Most of the force’s aboriginal members are constables, but some of them, like Parranto, have climbed the ranks into more senior supervisory roles.
Still, only one aboriginal person is part of the police executive, and the total numbers haven’t improved significantly since 2010.
Furthermore, the aboriginal employment numbers fall short of the 13.1 per cent target set out by the Saskatchewan Human Rights Commission. The force has its own goal of becoming 16 per cent aboriginal by 2020.
Despite the shortfall, the numbers are trending upwards, and officers like Parranto have become symbols of a police service bent on diversifying its workforce.
He’s built like a lumberjack. His hair is cut short. His five o’clock shadow is at least two days old. It’s not hard to imagine him as a younger man living in the bushes of northern Alberta, wielding a chainsaw. He grew up hunting and trapping. Beef, he says, was a luxury.
He never imagined he would become a police officer.
“I always thought it was awesome, but I never thought I would do it because of the family I grew up in. My uncles were always in trouble. Drugs and alcohol were a problem. I seen my aunties get the s--- kicked out of them by my uncles and stuff like that,” he says.
Through all of it, Parranto kept his nose clean and eventually successfully applied. Those early years were tough, he admits. The Stonechild inquiry was in full swing, and aboriginal relationships with police were at an all-time low.
“It was a bad time to be a police officer. It was especially a hard time to be a native police officer, because it was kind of, ‘You are damned if you do or damned if you don’t,’ ” Parranto recalls.
On the street, aboriginal people would hurl insults at him, calling him a sellout, an “apple” — red on the outside, white on the inside.
“I was getting in way more fights back then, because everyone was on their guard. They hated us. They were scared of us.”
Now, he says, things have improved dramatically. Under the leadership of Weighill, aboriginal recruitment has become a focus of the force.
Working for the police service’s culture unit, Marc Belanger’s full-time job is to get more First Nations and Metis people working for the Saskatoon police.
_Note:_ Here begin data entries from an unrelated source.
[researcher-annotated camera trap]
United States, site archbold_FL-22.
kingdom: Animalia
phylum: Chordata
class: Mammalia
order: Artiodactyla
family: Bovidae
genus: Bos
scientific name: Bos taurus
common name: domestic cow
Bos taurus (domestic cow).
An aboriginal officer himself, he spends his days travelling all over the province attending career fairs and visiting reserves, trying to convince young people that a job in law enforcement is a good idea.
“I wanted to be a police officer since I was six or seven years old. We want those kinds of people. Those are the people who are going to make good police officers,” he says.
Chief Felix Thomas of the Saskatoon Tribal Council says getting more First Nations and Metis officers out on the street can help drastically improve relations with the aboriginal community.
“People will open up more to someone who looks like them,” Thomas says.
More aboriginal recruitment can have a snowball effect, he adds. The more young First Nations people see aboriginal officers on the street, the more they will see policing as a viable career.
While aboriginal numbers on the force jumped in the early 2000s, Weighill notes it can be as much about retention as it is about attracting new recruits.
“We’ve been hiring new First Nations (and) Metis employees, but we are losing them at the same time. There are other opportunities out there,” he says.
Parranto admits aboriginal officers have to fight the stigma. This police force was once one of the most notorious in the country, and a disproportionate number of people arrested in Saskatoon are aboriginal.
In 2011, aboriginal adults accounted for 77.6 per cent of Saskatchewan’s prison populations, despite the fact that aboriginal people only make up 11.9 per cent of the province’s total population.
“I see these kids and I say, ‘Hey, you know what? I grew up in a tough life. I grew up with those problems. I have first hand experience,’ ” Parranto says.
When asked why he wanted to become a police officer, at first Parranto sticks to the clichés. He wanted to help. He wanted to help his community, his people. But there is another reason as well — one that might resonate more with young people.
“I like to ride fast and kick ass. I’d be lying if I said I didn’t enjoy that. But who wouldn’t? That’s part of the allure of policing,” he says with a chuckle.